29 de junho de 2026 / Ver outras notícias: Ver todas

 

O Sindissétima repudia a recente regulamentação da assistência à saúde suplementar aprovada pelo Conselho Superior da Justiça do Trabalho (CSJT). Publicada no Diário Eletrônico da Justiça do Trabalho, a Resolução CSJT n.º 445 e seus atos complementares representam um severo golpe contra a categoria ao chancelar e perpetuar uma inadmissível quebra de isonomia entre os servidores e os magistrados da Justiça do Trabalho.

Enquanto a cúpula do Judiciário justifica as novas regras sob o pretexto de "operacionalizar a implementação de benefícios de forma igualitária", a realidade prática das tabelas e critérios aprovados escancara a discriminação institucionalizada.

O Paralelo da Desigualdade

Os atos normativos assinados pela Presidência do CSJT deixam evidente que a saúde de um magistrado possui um teto financeiro e critérios de reajuste imensamente superiores aos de um servidor.

Para os Servidores (Valor Fixo Congelado):

O Ato CSJT.GP.SG n.º 70 cravou o valor per capita mensal da assistência médica e odontológica em módicos R$ 602,78. Para piorar, o normativo condiciona esse valor a "limites contingenciais", alertando que o benefício pode inclusive sofrer alterações para menor a depender da disponibilidade orçamentária, ignorando completamente os reajustes reais das operadoras de planos de saúde.

Para os Magistrados (Percentual Vinculado ao Subsídio):

Já o Ato CSJT.GP.SG n.º 71 estabelece que o auxílio-saúde dos magistrados observará o patamar mínimo de 8% do subsídio do cargo.

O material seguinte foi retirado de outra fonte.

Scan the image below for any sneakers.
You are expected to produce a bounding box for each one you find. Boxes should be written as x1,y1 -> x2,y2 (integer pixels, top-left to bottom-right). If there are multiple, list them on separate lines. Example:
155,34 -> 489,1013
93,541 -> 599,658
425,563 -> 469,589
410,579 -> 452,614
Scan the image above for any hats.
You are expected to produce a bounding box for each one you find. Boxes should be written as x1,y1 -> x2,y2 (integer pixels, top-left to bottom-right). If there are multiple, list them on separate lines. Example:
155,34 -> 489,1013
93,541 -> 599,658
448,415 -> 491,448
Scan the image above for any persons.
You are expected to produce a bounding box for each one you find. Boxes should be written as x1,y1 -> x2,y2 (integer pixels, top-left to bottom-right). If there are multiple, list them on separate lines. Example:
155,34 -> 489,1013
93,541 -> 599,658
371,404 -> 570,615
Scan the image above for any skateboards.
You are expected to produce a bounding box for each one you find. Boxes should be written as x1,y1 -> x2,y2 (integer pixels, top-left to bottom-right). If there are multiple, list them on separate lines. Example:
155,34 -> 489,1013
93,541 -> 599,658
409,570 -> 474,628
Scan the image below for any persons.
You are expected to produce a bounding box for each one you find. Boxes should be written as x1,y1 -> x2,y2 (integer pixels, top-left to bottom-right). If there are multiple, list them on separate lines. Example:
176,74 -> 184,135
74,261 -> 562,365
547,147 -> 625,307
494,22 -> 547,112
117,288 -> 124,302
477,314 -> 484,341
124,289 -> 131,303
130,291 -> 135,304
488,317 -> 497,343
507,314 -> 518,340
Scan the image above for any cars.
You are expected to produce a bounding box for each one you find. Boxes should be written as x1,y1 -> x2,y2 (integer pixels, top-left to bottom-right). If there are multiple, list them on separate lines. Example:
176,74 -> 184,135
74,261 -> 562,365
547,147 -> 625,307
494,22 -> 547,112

Mesmo em caráter "contingencial" a partir de 1º de julho de 2026, o limite de ressarcimento foi fixado em 5% do subsídio. Na prática, isso garante uma quantia substancialmente maior e reajustada automaticamente a cada aumento do subsídio da magistratura.

Segregação Orçamentária e a Falsa Simetria

A quebra de isonomia foi blindada tecnicamente no Orçamento. O Ato CSJT.GP.SG n.º 69 determina expressamente que o custeio da saúde deve ser executado de forma segregada, com empenhos e dotações orçamentárias distintas para cada grupo. Além disso, restou expressamente proibido qualquer remanejamento de verbas entre as contas de magistrados e servidores.

Ao isolar os recursos, o CSJT impede que eventuais sobras orçamentárias da magistratura sejam remanejadas para socorrer o deficitário modelo dos servidores.

O Labirinto Burocrático imposto aos Servidores

A disparidade não se restringe aos valores, alcançando também as condições de elegibilidade e a burocracia:

Idade e Vulnerabilidade:

Para os magistrados, o teto contingencial de 5% recebe um acréscimo automático de 25% caso o beneficiário tenha mais de 50 anos ou seja pessoa com deficiência/doença grave. Para os servidores, esses critérios de progressividade por faixa etária ou condições de saúde foram jogados para o futuro, dependendo ainda de relatórios de um Grupo de Trabalho que tem até 180 dias apenas para apresentar propostas.

Nota do Sindissétima

O Sindissétima não aceitará que a saúde dos servidores seja tratada como despesa de segunda classe. A biologia humana não muda com o cargo ocupado: a doença de um servidor consome o mesmo remédio e o mesmo hospital que a de um magistrado. 

A entidade defende isonomia no acesso à assistência à saúde e cobra a imediata revisão dos critérios que resultam em tratamento desigual entre servidores e magistrados.

O Sindissétima seguirá mobilizado e estudando todas as medidas políticas e jurídicas cabíveis para combater essa divisão injusta imposta pelo CSJT. A saúde é um direito fundamental de todos, e não um privilégio de poucos.